Real Ospizio di SS. Pietro e Gennaro extra moenia
La storia
In antiche cave sotto l’ antico colle detto la “Penninata ” a Capodimonte vi sono le antiche catacombe di San Gennaro, luogo pieno di storia e devozione popolare di antichi racconti di miti pagani. Una zona piena di sepolcri e cimiteri dove si riunivano le prime comunità cristiane. In quel luogo sorsero le prime chiese paleocristiane. In questi luoghi tanto cari a San Gennaro e ai devoti cristiani napoletani venne edificata dal Santo vescovo Attanasio (figlio del Duca Sergio I) una nuova basilica e un convento dedicato a SS. Gennaro e Agrippino. Le strutture furono affidate alla cura di monaci benedettini dipendenti da “Juris sanctae Eclesiae Neapolitane”. Il convento fu ingrandito nel 1282 e qualche anno dopo nel 1291 ci aggregarono un ospedale per volontà dell’arcivescovo Oliviero Carafa .
” tosto si adoperò a creare una Congrega mista di nobili e plebei che potesse governarlo ”

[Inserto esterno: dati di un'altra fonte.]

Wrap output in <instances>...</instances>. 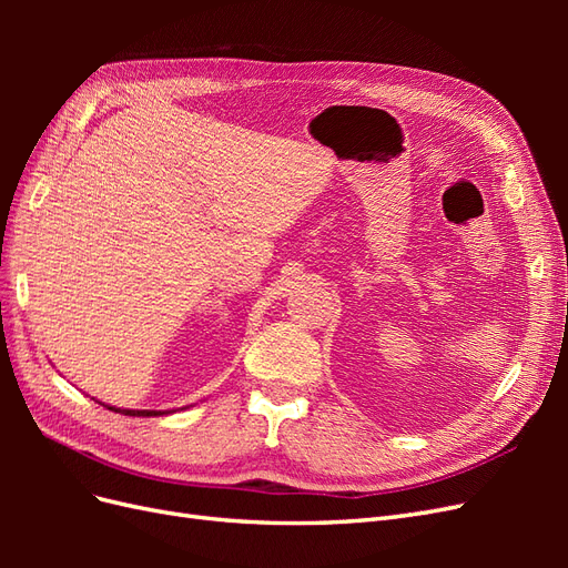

La gestione di questo ospedale fu affidata ai Cavalieri Templari degli Ospedali di Capua e di Sant’Eligio. Dal 1308 parteciparono alla gestione del nosocomio anche la confraternita laica dei nobili e artigiani di Napoli. L’ospedale era chiamato Ospizio dei Poveri dei SS Pietro e Gennaro, le cui statue, opere di Cosimo Fanzago, erano esposte sulla facciata all’esterno dell’ edificio. In seguito ad una disputa legale tra i monaci benedettini e la confraternita laica di San Gennaro, Papa Sisto IV nel 1474 in seguito a questo conflitto di competenza, assegnò alla confraternita laica sia il convento che l’ospedale ospizio. Così i monaci furono esautorati dal convento che era stato loro per cinque secoli. La gestione fu affidata a una congrega formata da rappresentati del popolo retta da quattro maestri delle piazze del popolo: di Capuana, di Santa Maria a piazza, di san Giovanni a mare e del Mercato. Un lustro appena era trascorso dalla pia fondazione dell’ ospedale di San Gennaro ad foris quando la città di Napoli fu colpita dal flagello della la peste.
La peste del 1516
Nel 1516 il San Gennaro dei Poveri accolse i malati di quel terribile morbo. In seguito il nosocomio venne abolito per favorire il nuovo ospedale napoletano degli Incurabili fondato dalla Maria Lorenza Longo. Durante l’epidemia di peste Il Re Ferrante I d’Aragona con la sua corte si rifugiò a Torre del Greco, quasi tutta la città “sfrattò fuori” come scrissero alcuni scrittori del tempo. La scelta di quel luogo per curare la peste , più che per la logistica, fu dettata dalla speranza, poiché la Sanità era una zona particolarmente salubre, considerata luogo di guarigioni miracolose, grazie all’aria incontaminata e alla presenza delle tombe dei Santi. L’ospedale che si trovava fuori le mura accolse i poveri contagiati e le catacombe racchiusero i corpi dei miseri estinti.
L’eruzione del Vesuvio
Il 16 novembre del 1631 ci fu una terribile e disastrosa eruzione del Vesuvio. Colonne nere di fumo e cenere che arrivarono oltre 15 km di altezza, terribili terremoti e una massa di lava incandescente colava minacciosa dalle pendici . I napoletani temettero il peggio per la città e le ceneri sprigionate dal vulcano arrivarono fino in Sicilia. Ma l’intercessione del santo calmò l’eruzione e per ringraziamento ci fu una grande processione alla basilica di San Gennaro extra moenia per ringraziare il santo. Pochi anni dopo la terribile eruzione un altro grande flagello si abbatté sul popolo napoletano.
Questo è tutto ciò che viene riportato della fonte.